--- Exercise material Enclosed Below ---
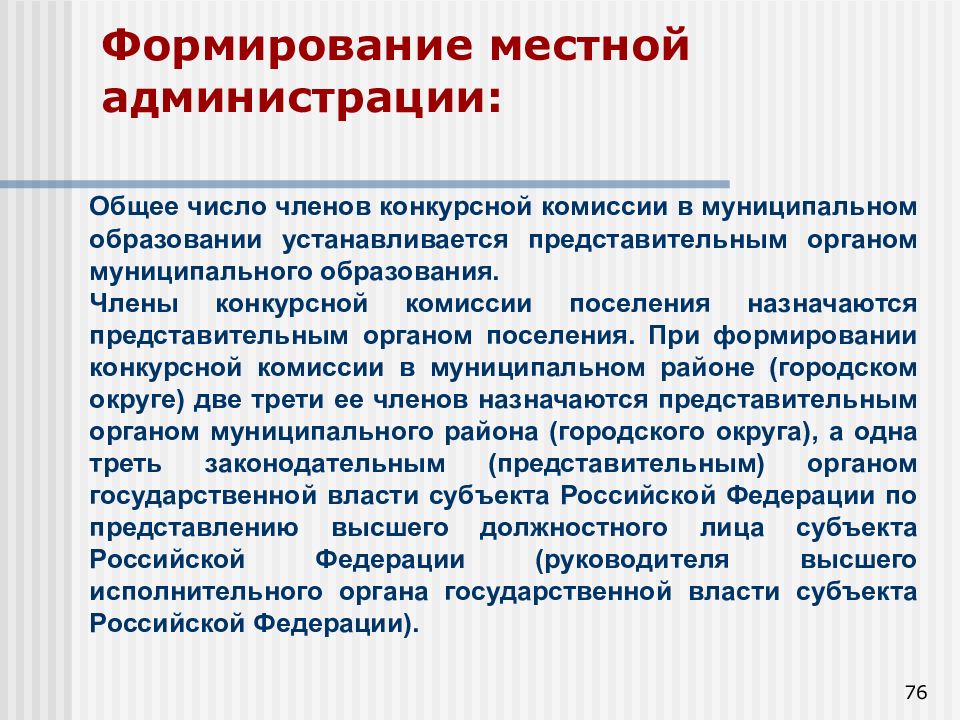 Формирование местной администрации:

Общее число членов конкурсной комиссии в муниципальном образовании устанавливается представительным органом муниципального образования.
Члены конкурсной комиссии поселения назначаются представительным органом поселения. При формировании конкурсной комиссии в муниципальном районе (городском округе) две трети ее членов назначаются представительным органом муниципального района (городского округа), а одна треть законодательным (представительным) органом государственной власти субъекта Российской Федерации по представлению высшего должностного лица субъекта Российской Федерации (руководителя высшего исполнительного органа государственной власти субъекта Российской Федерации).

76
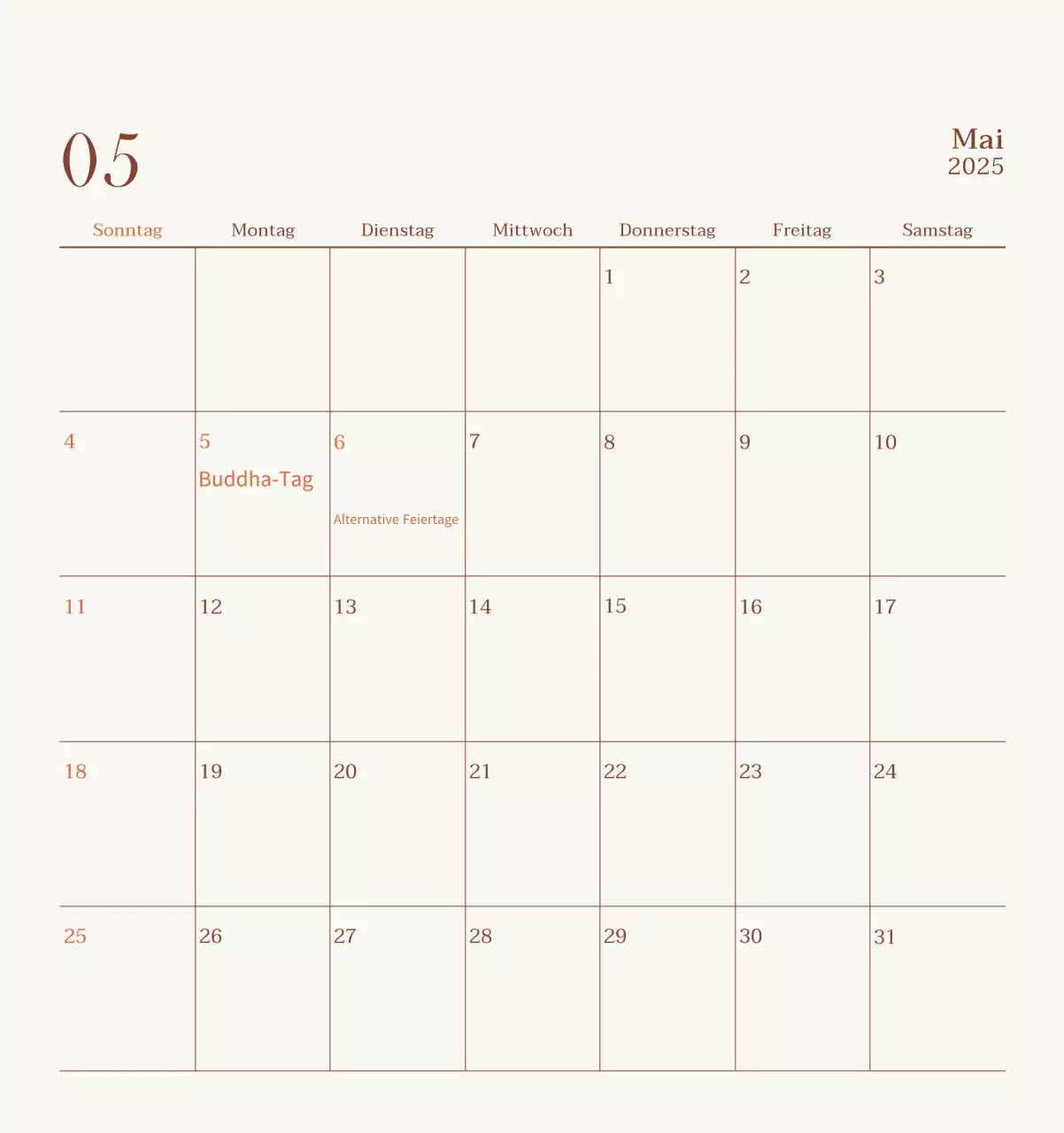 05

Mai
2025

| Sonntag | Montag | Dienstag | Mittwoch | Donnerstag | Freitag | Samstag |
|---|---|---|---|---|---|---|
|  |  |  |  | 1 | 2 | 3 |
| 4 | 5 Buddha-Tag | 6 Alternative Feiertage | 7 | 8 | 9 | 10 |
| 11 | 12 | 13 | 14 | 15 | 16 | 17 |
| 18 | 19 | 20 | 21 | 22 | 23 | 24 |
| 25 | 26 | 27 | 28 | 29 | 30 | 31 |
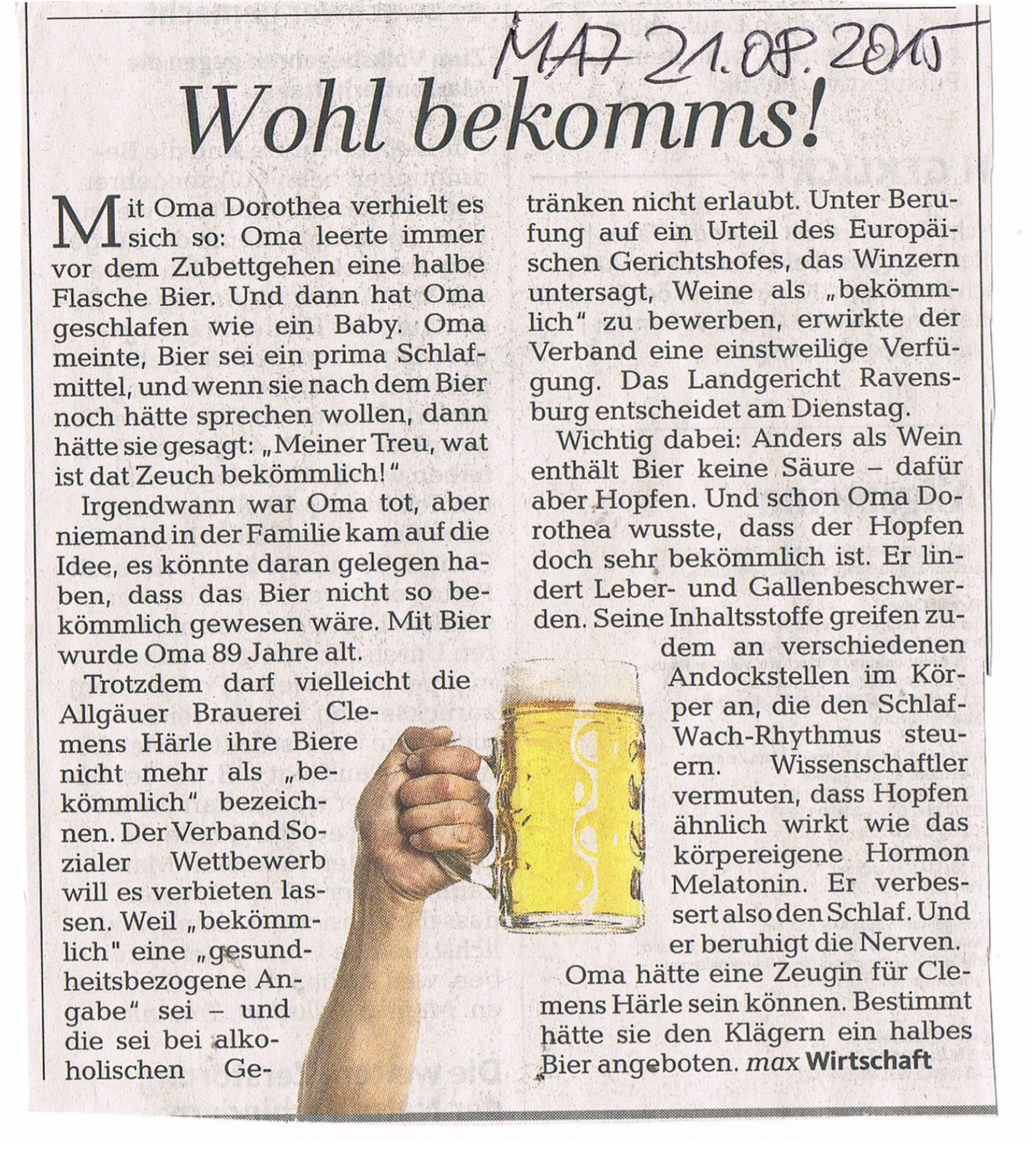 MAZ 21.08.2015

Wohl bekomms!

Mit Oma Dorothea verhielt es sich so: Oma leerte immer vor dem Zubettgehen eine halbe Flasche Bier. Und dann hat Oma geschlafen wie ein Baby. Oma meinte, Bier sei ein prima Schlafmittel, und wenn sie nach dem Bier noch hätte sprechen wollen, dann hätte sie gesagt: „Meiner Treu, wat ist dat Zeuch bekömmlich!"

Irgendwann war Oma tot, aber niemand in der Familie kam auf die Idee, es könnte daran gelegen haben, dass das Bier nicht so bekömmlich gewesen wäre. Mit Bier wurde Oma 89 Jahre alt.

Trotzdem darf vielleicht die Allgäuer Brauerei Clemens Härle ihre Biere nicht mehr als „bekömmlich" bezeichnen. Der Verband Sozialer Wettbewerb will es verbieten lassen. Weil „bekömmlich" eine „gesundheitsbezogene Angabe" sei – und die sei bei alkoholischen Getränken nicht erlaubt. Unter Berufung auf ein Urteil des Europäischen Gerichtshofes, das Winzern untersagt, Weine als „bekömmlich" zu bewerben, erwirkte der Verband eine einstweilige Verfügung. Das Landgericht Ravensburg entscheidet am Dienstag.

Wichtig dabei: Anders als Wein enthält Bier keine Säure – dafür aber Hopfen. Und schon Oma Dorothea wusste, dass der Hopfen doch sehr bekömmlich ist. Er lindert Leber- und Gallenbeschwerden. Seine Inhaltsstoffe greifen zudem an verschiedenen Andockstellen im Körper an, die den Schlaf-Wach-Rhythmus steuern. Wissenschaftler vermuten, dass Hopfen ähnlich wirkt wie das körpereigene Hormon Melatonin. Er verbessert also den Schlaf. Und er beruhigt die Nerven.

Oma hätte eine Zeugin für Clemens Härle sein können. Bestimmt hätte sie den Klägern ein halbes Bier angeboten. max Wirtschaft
--- End of Enclosed Exercise material ---
--- Exercise material Enclosed Below ---
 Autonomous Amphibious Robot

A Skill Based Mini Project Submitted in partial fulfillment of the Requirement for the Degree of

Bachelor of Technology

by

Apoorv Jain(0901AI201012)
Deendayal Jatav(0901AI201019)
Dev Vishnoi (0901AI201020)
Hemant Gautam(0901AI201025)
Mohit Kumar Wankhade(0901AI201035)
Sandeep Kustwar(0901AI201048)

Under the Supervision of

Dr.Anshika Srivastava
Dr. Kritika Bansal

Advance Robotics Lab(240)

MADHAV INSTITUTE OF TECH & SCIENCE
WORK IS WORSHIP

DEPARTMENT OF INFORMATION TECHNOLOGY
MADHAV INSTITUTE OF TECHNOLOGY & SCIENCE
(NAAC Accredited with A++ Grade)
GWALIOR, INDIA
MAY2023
--- End of Enclosed Exercise material ---
--- Exercise material Enclosed Below ---
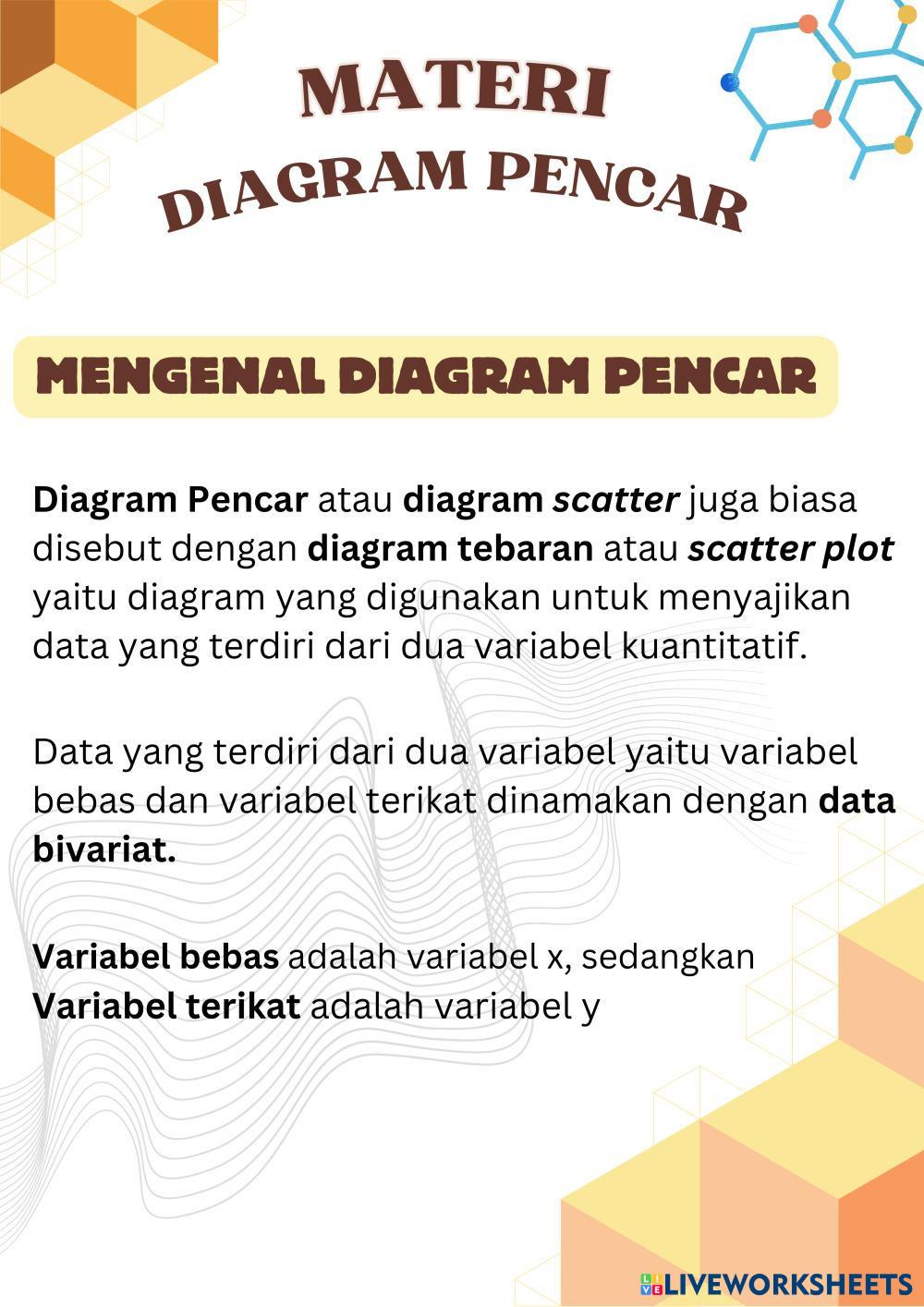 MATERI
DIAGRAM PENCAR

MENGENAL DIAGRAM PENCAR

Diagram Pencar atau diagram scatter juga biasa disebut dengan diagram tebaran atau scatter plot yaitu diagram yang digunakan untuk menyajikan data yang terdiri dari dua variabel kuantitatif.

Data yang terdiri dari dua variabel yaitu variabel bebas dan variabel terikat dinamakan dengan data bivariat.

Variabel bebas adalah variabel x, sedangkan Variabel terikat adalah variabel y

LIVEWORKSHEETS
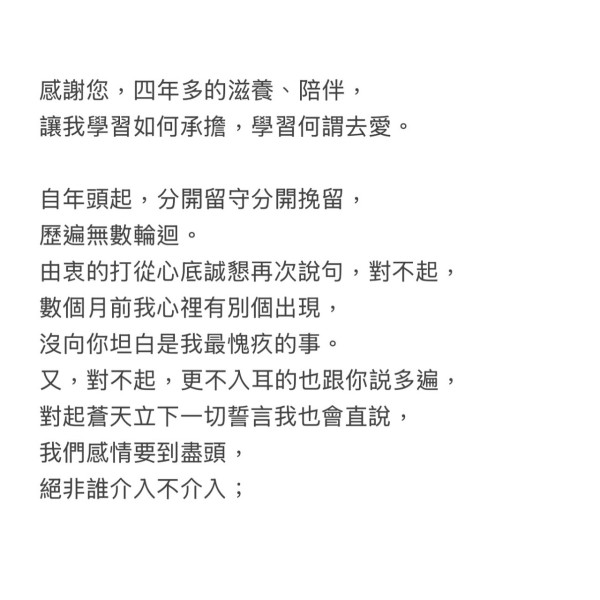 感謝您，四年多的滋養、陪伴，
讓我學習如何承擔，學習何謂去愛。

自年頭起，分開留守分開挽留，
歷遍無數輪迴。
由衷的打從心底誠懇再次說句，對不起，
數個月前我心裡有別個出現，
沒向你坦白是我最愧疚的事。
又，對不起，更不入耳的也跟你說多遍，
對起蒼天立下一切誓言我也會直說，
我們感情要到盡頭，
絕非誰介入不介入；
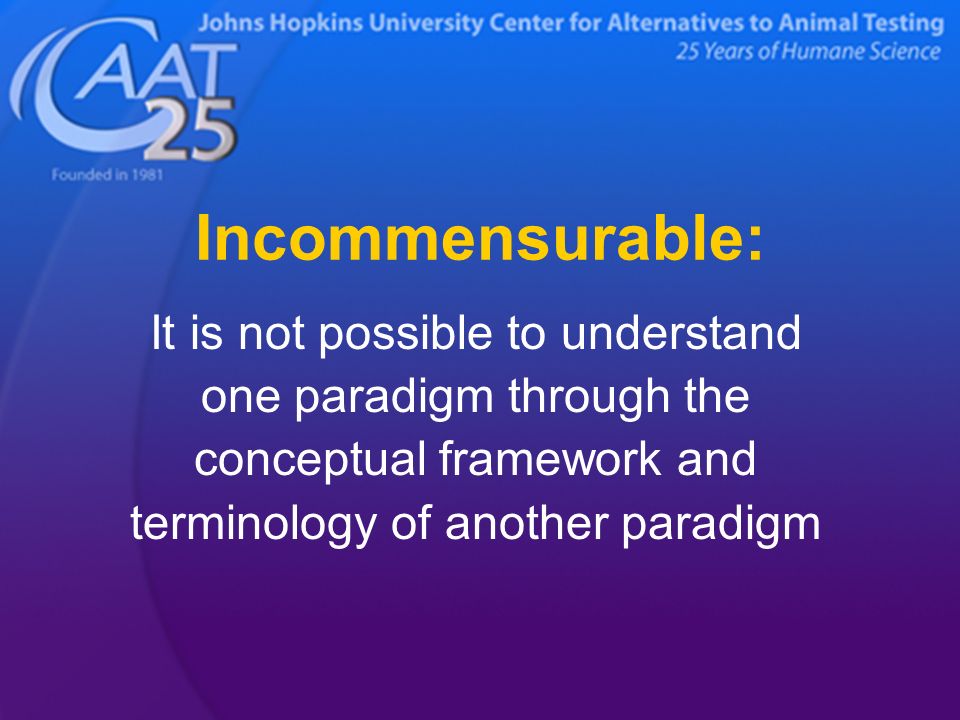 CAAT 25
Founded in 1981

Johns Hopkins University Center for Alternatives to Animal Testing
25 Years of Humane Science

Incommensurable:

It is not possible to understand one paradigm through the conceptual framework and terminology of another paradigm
--- End of Enclosed Exercise material ---
- [What the task asks]: In the records above, find the lines holding "yang". Copy each one.

- [Reply to the task]:
Diagram Pencar atau diagram scatter juga biasa disebut dengan diagram tebaran atau scatter plot yaitu diagram yang digunakan untuk menyajikan data yang terdiri dari dua variabel kuantitatif.
Data yang terdiri dari dua variabel yaitu variabel bebas dan variabel terikat dinamakan dengan data bivariat.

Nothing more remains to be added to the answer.